We can each tell this kind of story of our ordinary life, and we sometimes diminish it as a result. Where is the sacred in the small? Where is the blessing in our everyday? What does blessing even mean?
The Bible Project says that God’s blessing is about flourishing, about God sharing his life-producing ability with others (see their short “Blessings and Curses” film online), so when we name something as blessed we are declaring it as life-giving, reflecting God’s desire for creation’s flourishing. Those small acts of doing simple, necessary tasks, such as preparing food, going to bed, working, caring for others, caring for ourselves…could it be that these are blessed because they are the stuff of life?

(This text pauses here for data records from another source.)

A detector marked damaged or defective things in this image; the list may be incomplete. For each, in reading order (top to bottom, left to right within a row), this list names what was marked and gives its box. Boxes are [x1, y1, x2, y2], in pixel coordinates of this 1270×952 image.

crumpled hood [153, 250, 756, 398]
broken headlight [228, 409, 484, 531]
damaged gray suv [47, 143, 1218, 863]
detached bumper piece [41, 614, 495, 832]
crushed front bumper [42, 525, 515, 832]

This week we are exploring what it might mean for the ordinary to be declared blessed, through the window of Mary’s life as she learned she was to be mother of Jesus, the one also called Emmanuel – God with us.
Imagine you are Mary for a moment. A young girl, engaged to be married to a young carpenter called Joseph, living in “a small, out-of-the-way place in the hill country called Seed Planter Village (Nazareth)” (Luke 1:26). You are living a life similar to so many other young women of that time. You wake and you wash, prepare food, share laughter and tears with friends. You eat, you go to the market, you sweep the floor, you feel the chill of a cold night and search for a warmer blanket. It’s all so ordinary.
Yet in the midst of this profound ordinariness, we learn that Mary (Bitter Tears in this translation) is blessed. She is honoured for her faithfulness and entrusted with the mystery and miracle of bringing Jesus, God with us, into this ordinary world.
Tomorrow we continue to contemplate Mary’s life, and will wonder together at the significance of “Bitter Tears”.
May your ordinary life be freshly illuminated for you today, seen in the kind glow of everyday blessings.